#### [List of tasks]
A: List every geographic place named in the text about furniture designer Robert Sukrachand.
B: Resume the text about Robert Sukrachand's furniture design and his new company, starting where it stops.

#### [Text provided]
------------------------------------------------------------

Robert Sukrachand is a New York City and Chiang Mai based furniture designer. Since launching his first collection in 2015 Robert has created mixed material works that blend divergent material and cultural influences.

In 2019 Robert’s work turned introspective with Mirazzo, a collection of mirror and stone aggregate benches which reinterpreted Thailand’s terrazzo street furniture. This was an attempt to use his own material vernacular to build upon a hybrid form in which no single designer – but rather Thai material society more broadly – had reimagined an Italian construction technique in a way that pervades everyday Thai life.

Speaking about his new company, which aims to create “design conversations” between designers in the United States and crafts communities in Thailand, Sukrachand adds, “I grew up in Massachusetts with my American mother but began spending summer breaks in Thailand with my father when he moved back here. The new company I am building attempts to take that ‘in-betweenness’—throughout my life a source of angst and restiveness—and instead view it as a rich ecosystem for designers, craftspeople, and customers to connect through the universal language of design.”

The company’s first offering is a collection of sculptural bells from Korean American designer Pat Kim inspired by the Buddhist bells seen all over Ban Pa Ao in northeastern Thailand, where Sukrachand and Kim learned the ancient lost-wax brass casting technique.

------------------------------------------------------------

#### [Dataset excerpt]
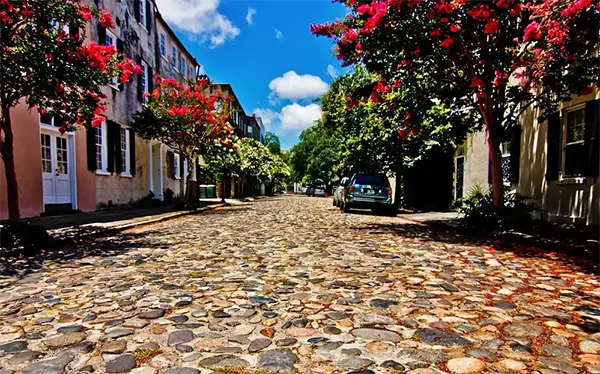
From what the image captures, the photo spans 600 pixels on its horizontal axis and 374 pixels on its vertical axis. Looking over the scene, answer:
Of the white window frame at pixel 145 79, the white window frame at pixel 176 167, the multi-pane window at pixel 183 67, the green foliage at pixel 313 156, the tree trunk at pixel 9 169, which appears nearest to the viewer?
the tree trunk at pixel 9 169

------------------------------------------------------------

#### [Solved tasks]
A: New York City, Chiang Mai, Thailand, Massachusetts, the United States, Ban Pa Ao

B:
Thai-American furniture designer Robert Sukrachand sees craft as ‘a universal language communicated through hands and inherited knowledge.’ And with his new company, currently based in Chiang Mai, he aims to ‘use it as the tissue to bridge cultural barriers’. By inviting American creatives to team up with Thai makers, he has produced Buddhist-inspired bells with brass workers north-east of Bangkok, and will soon partner with lacquer artisans from the Karen hill tribes. ‘The words I always hear as a result of our collaborations is mee kwam sook,’ he says. ‘That roughly translates to “happiness”.’

Robert’s work is frequently featured in such publications as Interior Design, The New York Times Style Magazine, RUM ID, Elle Decor, The Cut, and Design Milk, among others. In 2020, he was named as “one of the 20 names to know now in American design” by the editors of Sight Unseen.